I nodded, and after picking up my hat and coat from a chair, I took a last look at the picture over the bed. It showed a man and woman in silk costumes sitting on a white bench in the shadow of tall trees that reached up to the sky. Valentine's Day was coming up, and I wondered how much such a picture would cost, a reproduction rather than an original. I was sorry I had turned out to be such a disappointment to Alice. At least, as a breadwinner. Even before her Aunt Patty was falsely accused of shoplifting a Sinatra album from Macy's after previous success with Tony Martin and Tony Bennett, Alice had always had a fixation about avoiding trouble with the law. And afraid that it would threaten our relationship, I hadn't told her that I was desperate enough to go to work for Big Nick.

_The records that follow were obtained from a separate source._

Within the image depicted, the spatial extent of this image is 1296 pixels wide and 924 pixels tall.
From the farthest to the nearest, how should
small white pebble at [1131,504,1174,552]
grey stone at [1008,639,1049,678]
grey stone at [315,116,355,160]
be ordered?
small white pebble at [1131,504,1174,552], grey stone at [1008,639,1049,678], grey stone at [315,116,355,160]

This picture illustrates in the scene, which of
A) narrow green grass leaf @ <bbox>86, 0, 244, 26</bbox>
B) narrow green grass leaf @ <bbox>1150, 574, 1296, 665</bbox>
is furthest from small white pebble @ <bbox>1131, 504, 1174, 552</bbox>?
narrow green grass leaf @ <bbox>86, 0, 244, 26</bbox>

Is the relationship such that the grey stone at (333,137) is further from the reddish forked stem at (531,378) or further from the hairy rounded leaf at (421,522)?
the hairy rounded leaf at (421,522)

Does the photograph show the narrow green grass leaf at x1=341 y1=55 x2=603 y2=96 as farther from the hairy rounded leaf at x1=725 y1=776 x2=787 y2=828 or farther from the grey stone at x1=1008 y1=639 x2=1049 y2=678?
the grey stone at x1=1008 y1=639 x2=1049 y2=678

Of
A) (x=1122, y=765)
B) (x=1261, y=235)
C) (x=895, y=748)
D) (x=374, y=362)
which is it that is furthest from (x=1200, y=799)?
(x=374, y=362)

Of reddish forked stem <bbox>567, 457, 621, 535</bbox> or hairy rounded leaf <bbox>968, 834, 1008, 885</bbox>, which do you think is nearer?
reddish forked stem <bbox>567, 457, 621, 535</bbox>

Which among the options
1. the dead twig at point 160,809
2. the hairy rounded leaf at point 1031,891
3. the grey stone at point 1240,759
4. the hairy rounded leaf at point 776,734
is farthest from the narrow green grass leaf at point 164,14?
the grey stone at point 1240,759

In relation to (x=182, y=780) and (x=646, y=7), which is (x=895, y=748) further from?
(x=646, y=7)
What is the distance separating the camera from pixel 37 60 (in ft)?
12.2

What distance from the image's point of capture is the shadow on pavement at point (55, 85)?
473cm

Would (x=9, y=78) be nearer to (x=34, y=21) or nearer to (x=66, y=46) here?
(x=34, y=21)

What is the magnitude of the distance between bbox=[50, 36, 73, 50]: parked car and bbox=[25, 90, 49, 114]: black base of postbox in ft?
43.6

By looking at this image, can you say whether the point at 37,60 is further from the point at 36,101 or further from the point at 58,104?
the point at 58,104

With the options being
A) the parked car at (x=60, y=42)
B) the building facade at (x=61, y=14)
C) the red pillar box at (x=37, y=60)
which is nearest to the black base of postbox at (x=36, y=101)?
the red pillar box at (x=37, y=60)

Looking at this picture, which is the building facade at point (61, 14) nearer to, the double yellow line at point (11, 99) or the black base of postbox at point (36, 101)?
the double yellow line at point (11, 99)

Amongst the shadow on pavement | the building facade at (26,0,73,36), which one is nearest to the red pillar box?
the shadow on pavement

Don preceded me to the door with the same brisk steps of the banker to whom I had years ago applied for a mortgage loan. It was before Alice returned to the business world after raising the kids. The banker turned me down because of insufficient income and assets. Other banks also turned me down, and so we were stuck in an apartment on Avenue U instead of being able to move out to the fresh air on Long Island. The neighborhood got worse and worse, including porno at our local movie house, but we'd never been able to get away from it. I marched in the anti-porno demonstration that was led by Chuck Schumer, a local politician. The porno ended, but the theater closed and never reopened.

"If I may ask," Don said, "have you ever used a .38?"

"Sure, but not in quite a while. It all comes back to you, I hear. Like playing dominos or riding a bike."

"First chance you get, take a few practice shots at your worst enemy. I ain't kidding. Nothing ventured, nothing gained."

From his voice and look, I couldn't tell whether he was being serious. As for me, since I had no idea that I would so soon, within hours, be running into my worst enemy in all the world, I was certainly joking as I said, "Sounds like a terrific idea."